◆ Arbeitsauftrag 1 ◆
Beantworte anhand des folgenden Textes über IP-Adressen diese Fragen:
(a) Welches Gericht hat entschieden, dass IP-Adressen keine personenbezogenen Daten seien?
(b) Gegen wen erging im März 2007 das Urteil des Amtsgerichts Mitte?
(c) Wessen strenge Vorgaben wären zu beachten, wenn IP-Adressen als personenbezogene Daten gelten?
◆ Arbeitsauftrag 2 ◆
Drucke aus dem folgenden Text über IP-Adressen den Abschnitt von „Im Streit um“ bis „133 C 5677/0.“ wortgetreu ab.
◆ Arbeitsauftrag 3 ◆
Fahre mit dem folgenden Text über die rechtliche Einordnung von IP-Adressen fort und beginne nach seinem letzten Satz.

◆ Textabschnitt ◆

....

Im Streit um die rechtliche Einordnung von dynamisch vergebenen IP-Adressen liegen mit einer aktuellen Entscheidung des Amtsgerichts (AG) München nun insgesamt zwei entgegengesetzte Urteile zu der umstrittenen Frage vor. IP-Adressen seien keine personenbezogenen Daten, so die Münchener Richter in einer aktuellen Entscheidung (AG München, Urteil vom 30. 9. 2008 – Az. 133 C 5677/0.
Für erhebliche Unruhe sorgte im März 2007 ein gegen das Bundesjustizministerium ergangenes Urteil des Amtsgerichts (Berlin) Mitte. Der Berliner Richter entschied, IP-Adressen stellten personenbezogene Daten dar (AG Mitte, Urteil vom 27. 3. 2007 – Az. 5 C 314/06). Zwar kam es in diesem Verfahren anschließend zu einer Berufungsverhandlung vor dem Landgericht Berlin. Dessen Urteil setzte sich dabei jedoch nur mit prozessualen Sonderfragen auseinander und fällte in der Sache keine andere Entscheidung, sodass es bei der amtsgerichtlichen Einordnung der IP-Adressen als personenbezogene Daten blieb.
Eine solche Auffassung hat erhebliche praktische Relevanz für die gesamte Internetbranche. Denn sollten IP-Adressen als personenbezogene Daten gelten, wären die strengen Vorgaben des Bundesdatenschutzgesetzes (BDSG) zu beachten. Insbesondere dürften IP-Adressen in Serverlogs nicht grundlos und ohne Einwilligung der Betroffenen gespeichert werden. Setzt also der Webseitenbetreiber etwa Tracking-Tools ein, um zu ermitteln, welcher Nutzer zu welcher Zeit wie lange die Seite besucht hat, stellt dies auf Grundlage der Berliner Entscheidung eine Rechtsverletzung dar – und kann damit auch die Gefahr eine Abmahnung bergen. Während Datenschützer das Berliner Urteil als bedeutenden Schritt für mehr Anonymität im Netz begrüßten, hielten insbesondere Webseitenbetreiber die rechtlichen Folgen der Entscheidung für schlichtweg nicht umsetzbar.

....

◆ Gesammelte Daten ◆

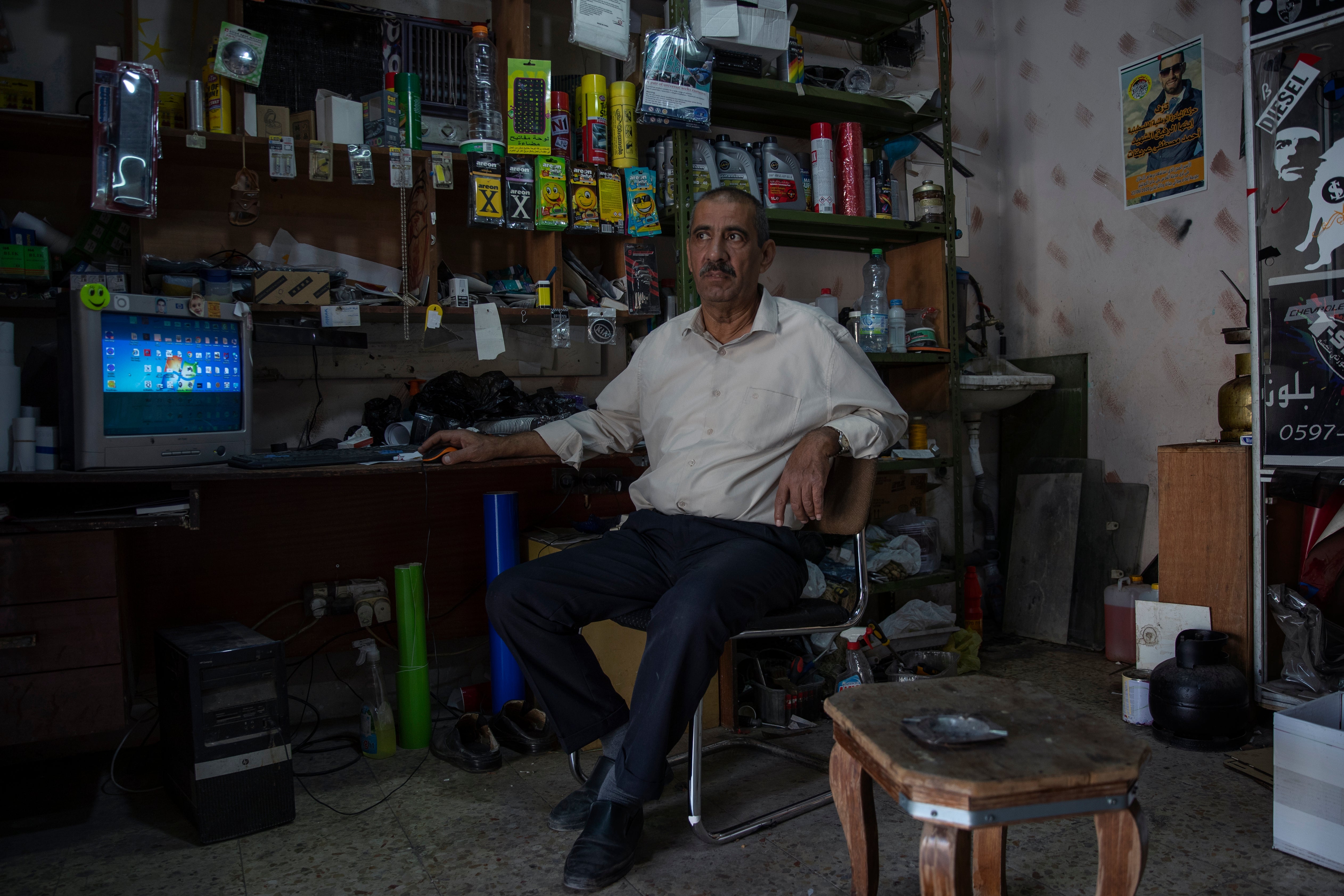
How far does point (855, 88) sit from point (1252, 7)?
122 centimetres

....

◆ Endgültige Antwort 1 ◆
(a) Das Amtsgericht (AG) München.
(b) Gegen das Bundesjustizministerium.
(c) Die Vorgaben des Bundesdatenschutzgesetzes (BDSG).

◆ Endgültige Antwort 2 ◆
Im Streit um die rechtliche Einordnung von dynamisch vergebenen IP-Adressen liegen mit einer aktuellen Entscheidung des Amtsgerichts (AG) München nun insgesamt zwei entgegengesetzte Urteile zu der umstrittenen Frage vor. IP-Adressen seien keine personenbezogenen Daten, so die Münchener Richter in einer aktuellen Entscheidung (AG München, Urteil vom 30. 9. 2008 – Az. 133 C 5677/0.

◆ Endgültige Antwort 3 ◆
Die Diskussion dürfte nun mit dem aktuellen Urteil aus München wieder aufflammen. Denn der bayerische Richter bewertete IP-Adresse gerade nicht als personenbezogene Daten. Kern des juristischen Meinungsstreits ist die Frage, wie hohe Anforderungen an den Personenbezug von Daten zu stellen sind. Tatsächlich können einzig Zugangsprovider die durch sie vergebenen IP-Adressen anhand eines Zeitstempels einem Kunden zuordnen. Hingegen kann der Betreiber einer besuchten Webseite nicht selbstständig auf die Identität hinter der IP-Adresse schließen.
Damit stellten nach Auffassung des Münchener Gerichts dann aber für den Seitenbetreiber IP-Adressen keine personenbezogenen Daten dar. Die nur "theoretisch denkbare" Möglichkeit einer Identifizierung der Nutzer setze eine Herausgabe der Daten des Access-Providers an den jeweiligen Webseitenbetreiber voraus. Da eine solche Herausgabe aber gerade illegal sei, könne eine solche Handlung für die Frage des Personenbezugs nicht berücksichtigt werden.
Insgesamt ist damit für Webseitenbetreiber die Situation kaum klarer geworden. Nach Berliner Lesart ist eine Speicherung der IP-Adressen rechtswidrig, nach Münchener Auffassung hingegen nicht zu beanstanden. Derzeit streitet sich insbesondere Google mit der EU um die Frage, wie IP-Adressen der Nutzer rechtlich zu bewerten sind und inwieweit der Suchmaschinen-Primus IP-Adressen deshalb speichern darf. Die Münchener Entscheidung dürfte für Freude beim Suchmaschinenbetreiber sorgen.